Data collection and statistical analysis

The researcher referred to the research settings and started sampling in Niknafs maternity ward after obtaining the necessary permission. Thus, the demographic information form, QPCQ, EPDS, and DASS-21 questionnaire (subscales of anxiety and stress) were distributed among the eligible samples, who answered the questionnaires in the presence of the researcher (face-to-face). In addition, The EPDS and DASS-21 were completed and evaluated 6 months after delivery. EPDS and DASS-21 were assessed with a telephone interview 6 months after delivery. Two hundred questionnaires were distributed over 5 months (October 2019 to February 2020), and 186 copies were returned (response rate: 93%). Finally, 186 samples were included in the study. No questionnaires were excluded from the study. The data were then analyzed by SPSS 22 and significance level of 0.05 was considered. Descriptive statistics (frequency, percentage, mean and standard deviation) were used to describe the information.
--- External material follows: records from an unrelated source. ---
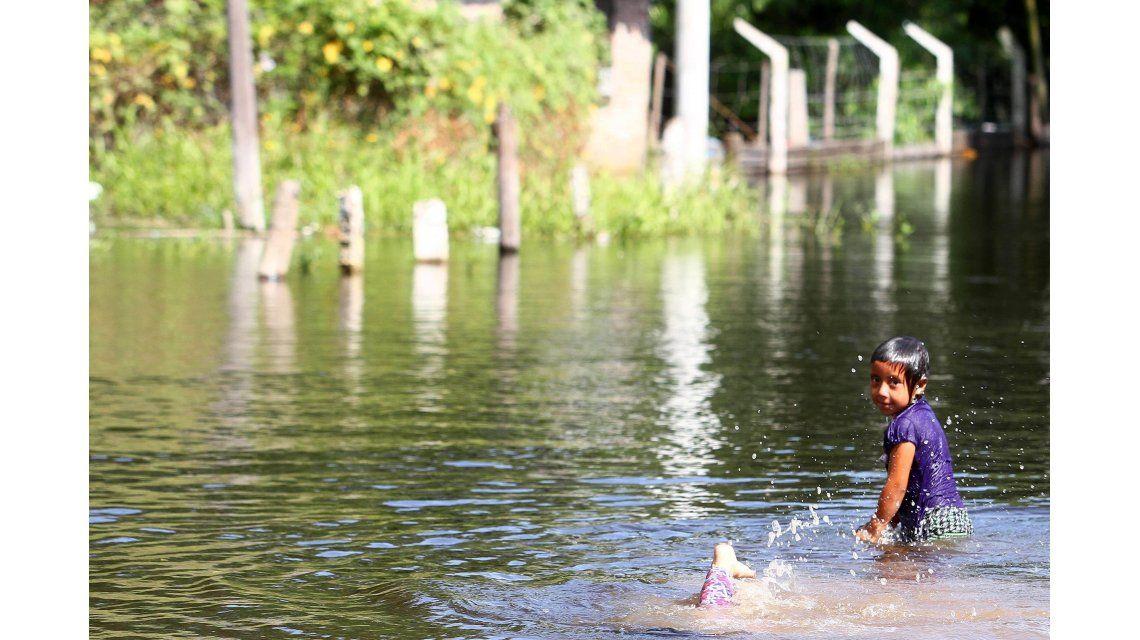 Hay unos 20.000 evacuados por las inundaciones en el Litoral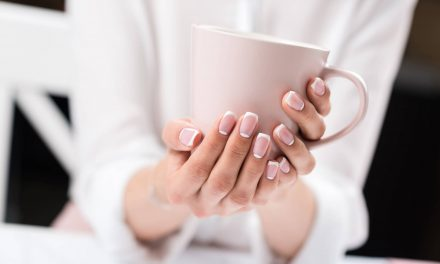 Conheça a função e os benefícios do Colágeno para as unhas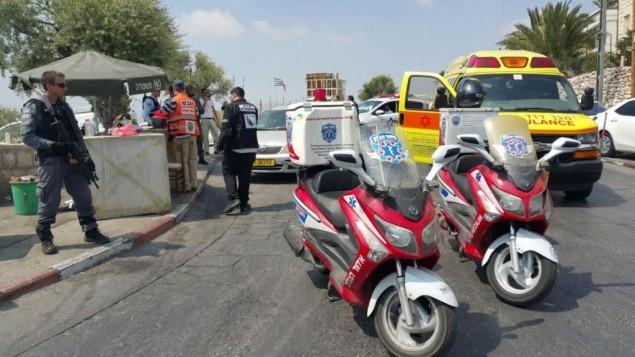 طواقم الإسعاف تصل إلى موقع هجوم طعن في حي الطور في القدس الشرقية، 11 أغسطس، 2016. (United Hatzalah)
Pearson correlation coefficients were used to determine the relationship between the quantitative variables of the study. The independent t-test, Mann–Whitney U, ANOVA, and Kruskal–Wallis tests (considering the normality of the data) were used to determine PPD according to the qualitative variables of the study. If the variable was normally distributed, an independent t-test was used to compare PPD according to two groups, and an ANOVA test was used to compare PPD according three or more groups. If the variable was not normally distributed, the Mann–Whitney U test was used to compare PPD according to two groups, and the Kruskal–Wallis test was used to compare PPD according to three or more groups. Multivariate linear regression was used to identify the PPD determinants. We used multiple linear regression to estimate the relationship between the independent variables of the present study and the dependent variable of PPD (after delivery and 6 months after delivery). A significance level of 0.05 was considered.